Wednesday, December 17, 2003

What is it with conservatives? Nearly every day, some bloviating rightist or other publishes a pseudo-scientific essay intended to prove, beyond a shadow of a doubt, that all aspects of contemporary love and sex are utterly unnatural and a threat to civilization as we know it -- except the stuff right-wingers do. The latest such essay (the first of a two-parter!) appears at National Review Online today. Jennifer Roback Morse writes (emphasis mine):

So, what is the meaning of human sexuality anyhow? Sexual activity has two natural, organic purposes: procreation and spousal unity...

Spousal unity is the feature of human sexuality that makes it distinct from purely animal sexuality.... Males and females who attach themselves to each other, have a better chance of seeing their offspring survive long enough to produce grandchildren. Science can now tell us how the hormones released during sex help to create emotional bonds between the partners....

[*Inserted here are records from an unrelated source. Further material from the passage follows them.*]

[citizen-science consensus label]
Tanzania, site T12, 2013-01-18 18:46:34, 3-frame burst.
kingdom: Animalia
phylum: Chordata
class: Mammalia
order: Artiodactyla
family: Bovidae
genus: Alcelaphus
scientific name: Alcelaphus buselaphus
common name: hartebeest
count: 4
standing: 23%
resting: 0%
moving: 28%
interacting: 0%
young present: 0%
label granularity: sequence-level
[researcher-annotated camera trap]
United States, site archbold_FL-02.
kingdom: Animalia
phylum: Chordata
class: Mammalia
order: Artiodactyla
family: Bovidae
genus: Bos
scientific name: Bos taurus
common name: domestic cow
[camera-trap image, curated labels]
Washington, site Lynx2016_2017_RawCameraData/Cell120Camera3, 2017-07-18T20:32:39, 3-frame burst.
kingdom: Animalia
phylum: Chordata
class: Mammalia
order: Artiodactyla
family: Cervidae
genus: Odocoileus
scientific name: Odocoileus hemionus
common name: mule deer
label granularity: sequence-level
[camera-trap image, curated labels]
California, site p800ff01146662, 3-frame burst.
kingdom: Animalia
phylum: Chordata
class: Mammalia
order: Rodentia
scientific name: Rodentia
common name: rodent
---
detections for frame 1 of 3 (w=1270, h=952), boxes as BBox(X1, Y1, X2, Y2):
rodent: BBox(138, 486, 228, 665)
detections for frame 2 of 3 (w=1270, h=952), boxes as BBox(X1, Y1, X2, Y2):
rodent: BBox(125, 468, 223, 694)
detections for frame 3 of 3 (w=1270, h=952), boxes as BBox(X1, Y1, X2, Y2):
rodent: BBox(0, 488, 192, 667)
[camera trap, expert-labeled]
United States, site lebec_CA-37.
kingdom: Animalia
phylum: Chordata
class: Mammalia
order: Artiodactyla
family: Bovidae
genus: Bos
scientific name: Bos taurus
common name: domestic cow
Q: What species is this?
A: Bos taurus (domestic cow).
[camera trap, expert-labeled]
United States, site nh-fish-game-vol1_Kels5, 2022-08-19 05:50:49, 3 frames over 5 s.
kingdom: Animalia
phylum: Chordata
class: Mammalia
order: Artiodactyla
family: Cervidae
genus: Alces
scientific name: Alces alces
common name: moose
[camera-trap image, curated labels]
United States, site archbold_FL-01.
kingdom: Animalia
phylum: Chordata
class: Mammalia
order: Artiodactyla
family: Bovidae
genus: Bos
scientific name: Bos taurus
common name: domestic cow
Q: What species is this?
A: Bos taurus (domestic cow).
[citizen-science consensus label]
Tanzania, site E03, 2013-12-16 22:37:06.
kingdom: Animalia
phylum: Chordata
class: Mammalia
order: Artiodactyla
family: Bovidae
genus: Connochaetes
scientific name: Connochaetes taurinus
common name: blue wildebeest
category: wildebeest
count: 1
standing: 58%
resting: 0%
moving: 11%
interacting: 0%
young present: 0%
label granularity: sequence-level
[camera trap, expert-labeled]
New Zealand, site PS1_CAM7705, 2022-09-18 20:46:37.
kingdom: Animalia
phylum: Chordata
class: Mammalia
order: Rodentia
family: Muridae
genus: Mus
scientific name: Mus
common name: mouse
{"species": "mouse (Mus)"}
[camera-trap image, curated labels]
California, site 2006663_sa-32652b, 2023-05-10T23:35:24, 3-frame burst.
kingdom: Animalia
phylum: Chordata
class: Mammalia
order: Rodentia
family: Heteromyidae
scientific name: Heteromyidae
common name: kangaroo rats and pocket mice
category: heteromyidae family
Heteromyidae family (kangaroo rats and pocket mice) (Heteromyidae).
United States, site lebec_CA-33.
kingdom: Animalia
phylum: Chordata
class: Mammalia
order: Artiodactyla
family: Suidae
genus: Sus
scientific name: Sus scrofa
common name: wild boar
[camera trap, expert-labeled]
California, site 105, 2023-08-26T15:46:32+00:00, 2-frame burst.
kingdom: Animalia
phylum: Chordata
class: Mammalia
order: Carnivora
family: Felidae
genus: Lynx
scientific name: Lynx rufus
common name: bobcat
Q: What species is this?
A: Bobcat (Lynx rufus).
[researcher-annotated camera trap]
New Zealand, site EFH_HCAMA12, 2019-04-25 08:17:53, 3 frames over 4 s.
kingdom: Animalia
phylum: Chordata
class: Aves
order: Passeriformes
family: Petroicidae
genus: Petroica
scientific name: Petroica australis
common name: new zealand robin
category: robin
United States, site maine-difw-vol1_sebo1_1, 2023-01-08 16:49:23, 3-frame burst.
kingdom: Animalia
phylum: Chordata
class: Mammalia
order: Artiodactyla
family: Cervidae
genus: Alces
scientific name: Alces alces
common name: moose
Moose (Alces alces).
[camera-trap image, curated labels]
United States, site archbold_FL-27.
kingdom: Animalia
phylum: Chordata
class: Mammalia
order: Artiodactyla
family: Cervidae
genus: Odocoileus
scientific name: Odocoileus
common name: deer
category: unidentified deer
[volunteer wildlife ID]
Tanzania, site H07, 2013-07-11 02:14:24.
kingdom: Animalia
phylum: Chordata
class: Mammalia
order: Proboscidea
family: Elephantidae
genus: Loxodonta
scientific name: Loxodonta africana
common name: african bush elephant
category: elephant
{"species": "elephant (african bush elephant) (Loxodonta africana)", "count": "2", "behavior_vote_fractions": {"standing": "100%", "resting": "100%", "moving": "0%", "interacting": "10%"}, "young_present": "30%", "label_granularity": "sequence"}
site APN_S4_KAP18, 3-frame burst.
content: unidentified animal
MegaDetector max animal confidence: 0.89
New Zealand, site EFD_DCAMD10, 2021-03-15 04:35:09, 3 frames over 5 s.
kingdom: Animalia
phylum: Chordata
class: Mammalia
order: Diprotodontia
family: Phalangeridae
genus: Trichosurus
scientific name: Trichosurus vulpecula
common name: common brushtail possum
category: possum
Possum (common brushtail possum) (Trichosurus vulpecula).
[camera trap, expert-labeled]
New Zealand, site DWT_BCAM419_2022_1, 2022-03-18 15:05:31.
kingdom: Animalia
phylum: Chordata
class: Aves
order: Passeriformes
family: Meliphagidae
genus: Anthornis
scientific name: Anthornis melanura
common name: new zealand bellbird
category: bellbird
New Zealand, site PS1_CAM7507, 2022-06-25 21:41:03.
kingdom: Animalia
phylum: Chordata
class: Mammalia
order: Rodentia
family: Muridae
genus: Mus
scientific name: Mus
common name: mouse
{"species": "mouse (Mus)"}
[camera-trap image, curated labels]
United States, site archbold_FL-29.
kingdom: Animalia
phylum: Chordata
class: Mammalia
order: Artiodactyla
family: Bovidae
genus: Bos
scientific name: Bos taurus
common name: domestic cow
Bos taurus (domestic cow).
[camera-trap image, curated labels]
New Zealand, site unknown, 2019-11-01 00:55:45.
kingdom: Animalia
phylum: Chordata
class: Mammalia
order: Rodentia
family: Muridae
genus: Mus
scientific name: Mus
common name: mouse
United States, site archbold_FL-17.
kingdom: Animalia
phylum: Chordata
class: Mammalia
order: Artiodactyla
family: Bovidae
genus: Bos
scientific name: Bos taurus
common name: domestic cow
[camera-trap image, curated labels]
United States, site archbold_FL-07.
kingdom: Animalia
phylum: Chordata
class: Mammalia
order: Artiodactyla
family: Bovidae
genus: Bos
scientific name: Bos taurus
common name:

But for many people in modern America, sex has little or nothing to do with building community of any kind. Sex is a purely private matter, in the narrowest sense of private....

Instead of being something that draws us out of ourselves and into relationship with others, our sexual activity focuses us inward, on ourselves and our own desires. A sexual partner is not a person to whom I am irrevocably connected by bonds of love. Rather, the sexual partner has become an object that satisfies me more or less well.

This difference in worldview is at the heart of the culture wars. One side believes the meaning of human sexuality is primarily individual. Sex is a private activity whose purpose is individual pleasure and satisfaction. The alternative view is that sex is primarily a social activity. Sex builds up community, starting with the spousal relationship and adding on from there.


"For many people in modern America"? Try "for Strom Thurmond when he was 22."